Use shlex.split() to parse log files quickly

I wanted to parse some nginx log files, and I know I’ve done something like this in the past (possibly with Apache logs) – but I remember that involved quite a complicated regex for extracting all the components.

I stumbled upon an article by ksndeveloper with a much simpler trick: use shlex.split().

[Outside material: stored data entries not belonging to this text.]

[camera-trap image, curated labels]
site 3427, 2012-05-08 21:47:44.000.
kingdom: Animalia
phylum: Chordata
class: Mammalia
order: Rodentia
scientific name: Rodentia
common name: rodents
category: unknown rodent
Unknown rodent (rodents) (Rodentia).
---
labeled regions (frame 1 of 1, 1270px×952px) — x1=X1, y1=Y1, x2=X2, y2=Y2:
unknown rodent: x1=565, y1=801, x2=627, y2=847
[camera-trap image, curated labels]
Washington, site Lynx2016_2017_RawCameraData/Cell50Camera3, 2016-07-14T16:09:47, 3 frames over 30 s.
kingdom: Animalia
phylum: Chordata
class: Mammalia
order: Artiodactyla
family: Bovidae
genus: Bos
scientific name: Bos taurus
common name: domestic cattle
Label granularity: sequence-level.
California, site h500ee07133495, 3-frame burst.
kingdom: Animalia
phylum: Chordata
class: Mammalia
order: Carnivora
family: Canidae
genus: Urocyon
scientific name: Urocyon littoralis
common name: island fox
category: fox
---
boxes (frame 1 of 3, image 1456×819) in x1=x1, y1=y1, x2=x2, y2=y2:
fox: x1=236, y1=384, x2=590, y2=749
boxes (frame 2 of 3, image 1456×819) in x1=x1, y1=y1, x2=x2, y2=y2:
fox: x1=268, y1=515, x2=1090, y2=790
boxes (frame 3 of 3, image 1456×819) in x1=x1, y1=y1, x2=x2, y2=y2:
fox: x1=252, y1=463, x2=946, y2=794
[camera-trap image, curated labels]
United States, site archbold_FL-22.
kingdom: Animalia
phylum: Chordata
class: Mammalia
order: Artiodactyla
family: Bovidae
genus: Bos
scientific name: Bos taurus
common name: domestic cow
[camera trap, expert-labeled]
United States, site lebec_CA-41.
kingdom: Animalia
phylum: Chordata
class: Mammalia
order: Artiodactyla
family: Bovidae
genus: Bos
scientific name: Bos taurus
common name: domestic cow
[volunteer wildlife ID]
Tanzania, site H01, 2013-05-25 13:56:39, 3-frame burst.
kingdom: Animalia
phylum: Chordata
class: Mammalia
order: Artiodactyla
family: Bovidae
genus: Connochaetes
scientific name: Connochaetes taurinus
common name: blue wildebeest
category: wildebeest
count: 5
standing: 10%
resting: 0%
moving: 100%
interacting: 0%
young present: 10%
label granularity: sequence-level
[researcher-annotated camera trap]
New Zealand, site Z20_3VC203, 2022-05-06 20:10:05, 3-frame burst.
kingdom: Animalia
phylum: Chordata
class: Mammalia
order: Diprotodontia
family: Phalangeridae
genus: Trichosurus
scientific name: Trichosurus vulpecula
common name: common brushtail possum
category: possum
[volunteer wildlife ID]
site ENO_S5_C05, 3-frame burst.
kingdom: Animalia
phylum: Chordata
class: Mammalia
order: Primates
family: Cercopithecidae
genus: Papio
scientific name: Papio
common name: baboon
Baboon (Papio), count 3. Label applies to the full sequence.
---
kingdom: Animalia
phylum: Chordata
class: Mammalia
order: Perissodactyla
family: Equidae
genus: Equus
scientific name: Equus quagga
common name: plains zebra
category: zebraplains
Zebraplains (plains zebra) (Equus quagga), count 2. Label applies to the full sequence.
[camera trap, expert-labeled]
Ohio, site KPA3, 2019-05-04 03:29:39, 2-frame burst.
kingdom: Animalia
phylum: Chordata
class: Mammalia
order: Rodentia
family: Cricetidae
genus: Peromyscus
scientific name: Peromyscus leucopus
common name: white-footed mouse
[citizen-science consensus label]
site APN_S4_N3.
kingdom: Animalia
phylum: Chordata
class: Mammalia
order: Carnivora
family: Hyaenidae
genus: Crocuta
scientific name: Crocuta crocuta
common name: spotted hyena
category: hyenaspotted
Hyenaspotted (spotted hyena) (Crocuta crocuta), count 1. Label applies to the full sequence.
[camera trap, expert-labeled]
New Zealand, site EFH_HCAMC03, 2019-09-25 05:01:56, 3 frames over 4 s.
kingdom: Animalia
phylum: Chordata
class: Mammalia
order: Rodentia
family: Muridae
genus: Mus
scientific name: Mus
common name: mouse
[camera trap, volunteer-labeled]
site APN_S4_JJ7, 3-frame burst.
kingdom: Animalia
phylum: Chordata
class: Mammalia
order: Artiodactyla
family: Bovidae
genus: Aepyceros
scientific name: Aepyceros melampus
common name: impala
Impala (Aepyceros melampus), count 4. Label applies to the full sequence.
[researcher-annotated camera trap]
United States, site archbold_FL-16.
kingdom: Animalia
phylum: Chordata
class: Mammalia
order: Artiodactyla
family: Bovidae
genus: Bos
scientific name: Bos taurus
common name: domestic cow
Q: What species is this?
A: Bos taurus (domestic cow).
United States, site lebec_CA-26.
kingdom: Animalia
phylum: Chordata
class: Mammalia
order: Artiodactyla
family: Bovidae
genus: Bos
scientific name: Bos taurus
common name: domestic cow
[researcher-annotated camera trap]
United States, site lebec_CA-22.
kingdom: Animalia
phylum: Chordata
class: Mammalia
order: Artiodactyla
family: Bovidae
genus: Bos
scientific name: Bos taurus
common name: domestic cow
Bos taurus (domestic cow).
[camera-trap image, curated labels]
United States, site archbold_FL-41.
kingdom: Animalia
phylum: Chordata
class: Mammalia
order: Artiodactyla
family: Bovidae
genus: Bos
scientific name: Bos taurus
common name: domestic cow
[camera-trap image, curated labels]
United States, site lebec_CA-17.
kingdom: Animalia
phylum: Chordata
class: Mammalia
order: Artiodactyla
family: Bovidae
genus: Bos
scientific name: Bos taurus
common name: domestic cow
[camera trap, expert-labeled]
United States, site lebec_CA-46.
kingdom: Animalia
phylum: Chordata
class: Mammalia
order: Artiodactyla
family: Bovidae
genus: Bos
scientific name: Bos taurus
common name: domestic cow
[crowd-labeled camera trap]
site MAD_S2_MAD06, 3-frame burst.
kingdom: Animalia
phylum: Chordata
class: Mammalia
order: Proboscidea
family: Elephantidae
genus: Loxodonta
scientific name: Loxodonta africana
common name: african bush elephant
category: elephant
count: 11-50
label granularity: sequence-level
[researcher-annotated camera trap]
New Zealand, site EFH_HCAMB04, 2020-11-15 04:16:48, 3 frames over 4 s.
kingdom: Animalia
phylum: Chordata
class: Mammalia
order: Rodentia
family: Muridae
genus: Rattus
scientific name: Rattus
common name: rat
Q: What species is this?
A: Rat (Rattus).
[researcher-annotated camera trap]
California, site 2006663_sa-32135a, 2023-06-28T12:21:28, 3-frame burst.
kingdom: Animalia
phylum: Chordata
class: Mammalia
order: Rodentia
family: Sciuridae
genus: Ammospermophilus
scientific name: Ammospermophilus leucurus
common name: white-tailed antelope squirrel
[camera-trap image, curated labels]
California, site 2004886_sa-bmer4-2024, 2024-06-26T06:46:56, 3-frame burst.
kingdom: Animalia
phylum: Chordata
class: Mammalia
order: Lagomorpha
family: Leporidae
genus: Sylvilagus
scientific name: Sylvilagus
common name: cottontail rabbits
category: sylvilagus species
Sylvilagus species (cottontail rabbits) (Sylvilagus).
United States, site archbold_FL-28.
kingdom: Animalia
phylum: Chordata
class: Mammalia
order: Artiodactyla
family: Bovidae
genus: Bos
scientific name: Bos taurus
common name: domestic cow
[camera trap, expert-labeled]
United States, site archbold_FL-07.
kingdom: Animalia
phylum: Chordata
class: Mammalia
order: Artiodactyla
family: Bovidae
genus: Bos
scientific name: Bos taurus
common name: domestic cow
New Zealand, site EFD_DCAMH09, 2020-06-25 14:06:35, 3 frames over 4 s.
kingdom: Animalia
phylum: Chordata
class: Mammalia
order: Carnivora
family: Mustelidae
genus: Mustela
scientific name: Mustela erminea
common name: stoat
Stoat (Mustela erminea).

Today I wanted to get a list of URLs from a set of log messages, which went as so:

>>> import shlex
>>> line = '127.0.0.1 - - [01/Dec/2023:12:08:23 +0000] "GET /page/with/error HTTP/1.0" 500 0 "-" "-"'

>>> shlex.split(line)
['127.0.0.1', '-', '-', '[01/Dec/2023:12:08:23', '+0000]', 'GET /page/with/error HTTP/1.0', '500', '0', '-', '-']

>>> shlex.split(line)[5]
'GET /page/with/error HTTP/1.0'

>>> shlex.split(line)[5].split()
['GET', '/page/with/error', 'HTTP/1.0']

>>> shlex.split(line)[5].split()[1]
'/page/with/error'

I haven’t tested this extensively, so I don’t know if it’s robust against larger, more complex log files, but it worked well enough for some quick analysis.